Bruce Rae in silver, black and white
Artists have long been captivated by flowers. Colour, black, white, abstract, still lives, nature mort, part of a landscape, interiors, large, small; flowers are irresistible. An inexhaustible topic. Georgia O’Keefe painted them graphically. Robert Mapplethorpe was consumed by the beauty of them. As is Bruce Rae. HOT’s Lauris Morgan-Griffiths went to follow Rae’s recent scent.
No-one takes photographs quite like Rae. He has his own signature. Whether he has a favourite flower or not I don’t know, but he certainly photographs each one lovingly. And so tenderly. Poppies look like they are made of tissue paper. Roses’ petals curl, the outer petals protecting the beauty of the flower within. Gladioli that normally look so erect and almost comical – or maybe they were just made funny by Dame Edna Everage’s antics – look through Rae’s eyes delicate, calm and graceful.
A tulip is beginning to fade, one petal has slumped, leaving its stigma and pistils exposed. It shows the wonder of life’s cycle; beautiful even in its final phase as it wilts and dies – leaving its seed to rise again in the future.
Most of the images are of single flowers, though there is one of an amaryllis – phallic, stretching upwards – next to a spiky cactus, intimidating as it encroaches on the cactus’ territory.
It is not surprising to learn that Bruce Rae regularly meditates. He told me once that when he goes up to visit the Rothko Room at Tate Modern he meditates before he goes in, then sits quietly and looks and looks at one painting, consuming it and being consumed by it. That is enough.
Rae, a technical wizard with light, photographs quite dark so you have to peer closely to see the flower’s texture, its fine lines, its beauty. And then, as if the sun has come out, light tenderly brushes the edge of a leaf, a petal.
In the Silver Surfaces exhibition there is a TS Elliot poem which seems to poignantly and succinctly capture Bruce’s approach – his subject matter, his meditative approach, the meditative response and his technique.
“At the still point of the turning world. Neither flesh nor fleshless;
Neither from nor towards; at the still point, there the dance is,
But neither arrest nor movement. And do not call it fixity,
Where past and future are gathered. Neither movement from nor towards,
Neither ascent nor decline. Except for the point, the still point,
There would be no dance, and there is only the dance.”
Alongside the exquisite flowers there is a contrasting body of work, portraits, buildings, grey and white rather than black on black.
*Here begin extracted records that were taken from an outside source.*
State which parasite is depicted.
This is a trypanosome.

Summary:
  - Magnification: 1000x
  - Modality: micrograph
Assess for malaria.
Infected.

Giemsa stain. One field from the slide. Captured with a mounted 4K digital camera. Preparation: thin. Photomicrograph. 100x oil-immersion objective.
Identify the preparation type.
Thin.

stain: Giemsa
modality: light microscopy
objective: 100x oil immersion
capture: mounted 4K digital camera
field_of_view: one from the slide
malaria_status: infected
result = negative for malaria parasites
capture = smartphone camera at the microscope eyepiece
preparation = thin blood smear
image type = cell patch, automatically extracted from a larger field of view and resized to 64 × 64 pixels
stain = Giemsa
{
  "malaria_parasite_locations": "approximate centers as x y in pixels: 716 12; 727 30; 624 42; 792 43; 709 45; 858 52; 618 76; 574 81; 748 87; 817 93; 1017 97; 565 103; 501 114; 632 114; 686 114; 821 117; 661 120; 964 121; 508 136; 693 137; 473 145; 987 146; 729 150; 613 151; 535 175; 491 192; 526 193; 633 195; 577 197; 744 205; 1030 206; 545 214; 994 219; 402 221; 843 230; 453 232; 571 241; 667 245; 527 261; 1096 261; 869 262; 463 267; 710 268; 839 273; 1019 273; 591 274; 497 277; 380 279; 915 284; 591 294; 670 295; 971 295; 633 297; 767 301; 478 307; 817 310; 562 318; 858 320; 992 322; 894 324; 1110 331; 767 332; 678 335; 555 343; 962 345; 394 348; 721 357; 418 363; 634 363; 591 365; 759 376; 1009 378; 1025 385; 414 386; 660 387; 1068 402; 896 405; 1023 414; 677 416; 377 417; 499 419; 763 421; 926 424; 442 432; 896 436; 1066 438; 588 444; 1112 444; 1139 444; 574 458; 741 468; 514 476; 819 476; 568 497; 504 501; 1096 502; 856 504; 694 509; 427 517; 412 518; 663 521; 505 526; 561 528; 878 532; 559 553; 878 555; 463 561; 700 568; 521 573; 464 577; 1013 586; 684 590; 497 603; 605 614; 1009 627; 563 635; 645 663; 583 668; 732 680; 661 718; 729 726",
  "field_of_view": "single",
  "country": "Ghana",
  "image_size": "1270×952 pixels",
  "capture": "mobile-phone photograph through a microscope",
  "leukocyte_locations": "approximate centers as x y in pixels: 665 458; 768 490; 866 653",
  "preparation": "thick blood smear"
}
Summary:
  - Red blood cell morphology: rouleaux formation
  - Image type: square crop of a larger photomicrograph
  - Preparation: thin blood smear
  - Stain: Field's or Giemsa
In 1983 Rae was commissioned by Side Gallery on Tyneside to document the shipbuilding industry. He photographed Neptune, Smiths Dock, Swan Hunters and Redhead’s; huge great building structures, vast boats that were launched to cross the world. And he captured the trades, dignified portraits of men doing decent, respected work. Welders, and painters, caulkers and apprentices. This was a time in transition, the people and buildings of the shipbuilding industry surviving but threatened. When Rae photographed them it was already in its death throes, in the process of closure.
Photographs may be a frozen moment in time, and so they are, yet each one carries its own powerful story. And so it is of these proud men that Rae has named and documented against the backdrop of these internationally known shipbuilders. Now no more. A melancholic end to a proud industry. Where are those proud men now?
Bruce Rae studied for an MA at the Royal College of Art in the 1970s, then taught photography at the London College of Printing and the University of East London. He took editorial portraits for newspapers until turning to his personal work of flower portraits. His work has been exhibited all over the world and his prints are held in collections ranging from The Victoria and Albert Museum in London to the Bibliothèque Nationale in Paris.
Some images of the shipbuilding project are at Lucy Bell Gallery. However, the entire project can be seen at Side Gallery in Newcastle.
Silvered Surfaces is at Lucy Bell Gallery, 46 Norman Road, TN38 0EJ, until 26 September. Gallery open Tuesday-Saturday, 11am-4pm.